Text shown
The world's fifth largest nation (3,-290,000 sq. mi.) and the eighth in population (85 million), Brazil represents half of South America's landmass, half of its wealth and half of its people. With potentially more arable land than in all of Europe, it is first in world production of coffee, third in sugar, corn, cocoa and tobacco. Within the vast solitudes of its mountains, rolling plains, winding rivers and lush, tropical rain forests, it contains the world's largest hydroelectric potential, one-seventh of the world's iron-ore reserves, 16% of its timber and an incalculable wealth of gold, silver, diamonds and other minerals and semi precious stones.

The size and huge resources of their country have given Brazilians an almost mystical sense of destiny—a feeling that greatness has always been inevitable. Onetime Dictator (1930-45) and President (1951-54) Getulio Vargas cried: "We are marching toward a new future different from all we know." "We are doomed to greatness,"' lamented President Juscelino Kubitschek (1956-61). "This is the land of Canaan, unlimited and fecund," said President Jánio Quadros, who only held office for seven months in 1961 and who also rashly declared: "In five years Brazil will be a great power." Everytime they strike up their national anthem, Brazilians join in a chorus of self-hypnotic confidence in the future:

Nature made you a giant,

A beautiful, powerful indomitable colossus,

And your future

Will match this greatness.

Stored data
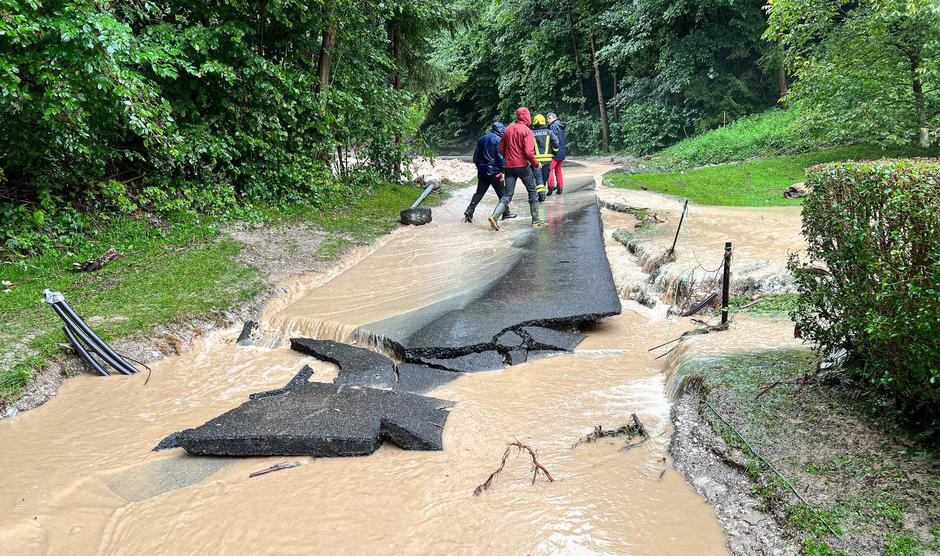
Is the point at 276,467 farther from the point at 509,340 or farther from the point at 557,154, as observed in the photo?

Task set
1/ In the text about Brazil, rewrite the paragraph that begins "The size and huge resources" as a short list that keeps its main facts.
2/ According to the text about Brazil, what has given Brazilians an almost mystical sense of destiny? Answer in one to three sentences.
3/ Continue the text about Brazil, starting after the last line of the anthem.

Solved tasks
1/
- Brazil's size and resources give its people an almost mystical sense that greatness is their destiny.
- Getulio Vargas, dictator (1930-45) and president (1951-54), said Brazil was marching toward a new and different future.
- President Juscelino Kubitschek (1956-61) complained that Brazilians are "doomed to greatness."
- President Jánio Quadros, in office for only seven months in 1961, called Brazil "the land of Canaan" and rashly predicted it would be a great power within five years.
- Brazilians voice the same confident faith in the future whenever they sing their national anthem.

2/ The size and huge resources of their country have given Brazilians this sense of destiny. It makes them feel that greatness has always been inevitable.

3/
Stiffened Spine. Yet today is yesterday's tomorrow, and many of yesterday's fond hopes are still hopes. For all the hallelujahs, Brazil today—like all of its neighbors in Latin America—is faced with staggering problems that cannot be put off much longer. Brazil has South America's highest child-mortality rate (11.2%), its third highest illiteracy rate (50%), its third lowest per-capita income ($285), and one of its most ruinous rates of inflation (41%). About 1% of Brazilian landowners control 47% of the farm land. Side by side with a wealthy aristocracy dwell filth, disease and poverty so dismal that they rob men even of the urge to protest. The average life span is 55 compared with 72 for advanced countries, and 40% of all Brazilians have been afflicted with a major disease.